- Погодь! – Иоанн поднял палец вверх, что-то припоминая. Была заноза какая-то в свейских делах. Запамятовал в заботах. Вдруг кольнуло – Катерина Ягеллонка, что отвергла с братом-королем его сватовство по кончине Анастасии, предпочла ему юнца, сводного брата свейского короля. А тот измену умыслил против законного правителя, в мешок каменный ввергнут ныне. И женка Катерина с ним. Зажглась в груди жгучая горечь застарелой обиды. Самое время отмстить!
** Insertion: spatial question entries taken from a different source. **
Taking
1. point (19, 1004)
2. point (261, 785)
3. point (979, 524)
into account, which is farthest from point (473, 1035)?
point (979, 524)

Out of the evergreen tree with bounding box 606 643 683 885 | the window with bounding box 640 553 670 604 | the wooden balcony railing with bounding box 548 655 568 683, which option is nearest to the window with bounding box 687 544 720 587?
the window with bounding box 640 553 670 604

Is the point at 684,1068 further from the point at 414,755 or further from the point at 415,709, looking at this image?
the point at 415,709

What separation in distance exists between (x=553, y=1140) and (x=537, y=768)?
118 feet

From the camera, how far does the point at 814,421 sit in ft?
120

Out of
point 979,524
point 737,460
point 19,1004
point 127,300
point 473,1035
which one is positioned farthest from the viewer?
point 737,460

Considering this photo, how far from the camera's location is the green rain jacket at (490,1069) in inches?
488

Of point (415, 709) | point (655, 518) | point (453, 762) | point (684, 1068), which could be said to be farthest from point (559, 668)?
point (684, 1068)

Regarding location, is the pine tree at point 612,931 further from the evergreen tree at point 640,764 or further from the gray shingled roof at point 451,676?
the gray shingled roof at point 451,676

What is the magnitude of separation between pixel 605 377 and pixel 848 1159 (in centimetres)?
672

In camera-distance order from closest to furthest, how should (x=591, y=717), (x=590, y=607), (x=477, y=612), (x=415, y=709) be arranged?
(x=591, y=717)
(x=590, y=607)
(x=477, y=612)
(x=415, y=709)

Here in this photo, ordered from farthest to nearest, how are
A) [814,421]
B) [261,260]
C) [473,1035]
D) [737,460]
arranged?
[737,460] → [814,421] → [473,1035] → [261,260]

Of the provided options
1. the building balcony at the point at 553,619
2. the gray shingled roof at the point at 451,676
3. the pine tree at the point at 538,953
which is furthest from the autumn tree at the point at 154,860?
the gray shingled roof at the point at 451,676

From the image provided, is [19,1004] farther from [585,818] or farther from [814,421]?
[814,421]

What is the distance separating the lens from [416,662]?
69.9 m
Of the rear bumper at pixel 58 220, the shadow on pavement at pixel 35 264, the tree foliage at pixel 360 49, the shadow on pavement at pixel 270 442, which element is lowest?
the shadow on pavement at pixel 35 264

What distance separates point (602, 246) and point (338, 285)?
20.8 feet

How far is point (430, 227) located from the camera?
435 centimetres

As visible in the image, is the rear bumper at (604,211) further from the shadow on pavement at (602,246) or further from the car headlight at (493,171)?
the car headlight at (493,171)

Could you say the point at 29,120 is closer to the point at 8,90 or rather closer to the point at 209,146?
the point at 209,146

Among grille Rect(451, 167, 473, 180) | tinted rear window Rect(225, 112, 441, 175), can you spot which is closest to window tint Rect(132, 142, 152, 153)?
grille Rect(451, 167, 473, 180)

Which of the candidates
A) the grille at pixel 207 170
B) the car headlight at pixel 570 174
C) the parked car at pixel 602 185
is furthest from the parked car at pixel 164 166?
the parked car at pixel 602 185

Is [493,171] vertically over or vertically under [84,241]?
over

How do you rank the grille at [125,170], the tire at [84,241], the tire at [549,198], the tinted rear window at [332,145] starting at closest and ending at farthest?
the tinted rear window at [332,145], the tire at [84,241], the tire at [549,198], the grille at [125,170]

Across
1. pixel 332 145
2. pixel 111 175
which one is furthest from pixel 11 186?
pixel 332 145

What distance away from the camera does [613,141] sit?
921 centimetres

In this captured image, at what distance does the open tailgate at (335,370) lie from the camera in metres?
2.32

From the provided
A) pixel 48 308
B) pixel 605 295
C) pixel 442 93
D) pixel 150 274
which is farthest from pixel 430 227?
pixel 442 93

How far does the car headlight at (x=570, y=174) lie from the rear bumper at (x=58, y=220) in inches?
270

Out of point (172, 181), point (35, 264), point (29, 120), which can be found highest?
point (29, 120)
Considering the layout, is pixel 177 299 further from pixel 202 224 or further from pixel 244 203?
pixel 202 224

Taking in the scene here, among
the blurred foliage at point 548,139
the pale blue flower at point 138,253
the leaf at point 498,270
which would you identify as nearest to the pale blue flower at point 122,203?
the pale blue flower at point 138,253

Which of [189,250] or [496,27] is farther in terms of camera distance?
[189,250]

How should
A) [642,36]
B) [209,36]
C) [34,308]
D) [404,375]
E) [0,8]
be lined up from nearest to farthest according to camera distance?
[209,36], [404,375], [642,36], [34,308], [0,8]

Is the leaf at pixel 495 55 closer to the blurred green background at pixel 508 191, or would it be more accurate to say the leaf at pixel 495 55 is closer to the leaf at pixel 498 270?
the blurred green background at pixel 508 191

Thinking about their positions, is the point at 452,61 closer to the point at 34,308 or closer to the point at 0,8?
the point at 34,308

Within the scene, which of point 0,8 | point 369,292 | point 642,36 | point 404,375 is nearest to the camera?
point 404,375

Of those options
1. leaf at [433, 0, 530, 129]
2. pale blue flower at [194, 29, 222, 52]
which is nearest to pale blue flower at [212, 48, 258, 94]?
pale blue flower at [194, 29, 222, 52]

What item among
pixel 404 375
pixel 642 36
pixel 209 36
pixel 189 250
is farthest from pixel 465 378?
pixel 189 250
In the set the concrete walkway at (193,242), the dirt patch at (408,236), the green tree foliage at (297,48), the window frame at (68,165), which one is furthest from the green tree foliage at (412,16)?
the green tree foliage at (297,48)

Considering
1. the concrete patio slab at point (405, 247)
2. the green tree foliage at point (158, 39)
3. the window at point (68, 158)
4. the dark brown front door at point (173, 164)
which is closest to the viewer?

- Скажи, Данилович, послам свейским, коль их король Ирик отдаст мне Катерину Ягеллонку, братом своим признаю, равным пожалую. Дозволю сношаться со мной не чрез наместников, а прямо. А до того более не хочу слышать о нем. Так пусть и скажут своему Ирику – царь желает Катьку заполучить!
- Катьку? – Невольно повторил за ним боярин. Опытный Басманов давно ничему не удивлялся. Но тут и он не сумел скрыть недоумения. Оно помимо воли Алексея Даниловича промелькнуло в глазах и потухло тут же в безразличии. Ведь речь шла даже не о боярской дочери, царь требовал выдачи сестры польского короля и невестки свейского. Словно дань. Но воля царская – воля Божья.
От пытливого взора царя не ускользнуло мимолетное смущение Басманова. Иоанн поманил пальцем, мол, подойди ближе. Когда боярин осторожно приблизился, поднявшись на ступенях к самому трону, почтительно склонил голову, то услышал чуть различимый шепот:
- Женюсь на ней!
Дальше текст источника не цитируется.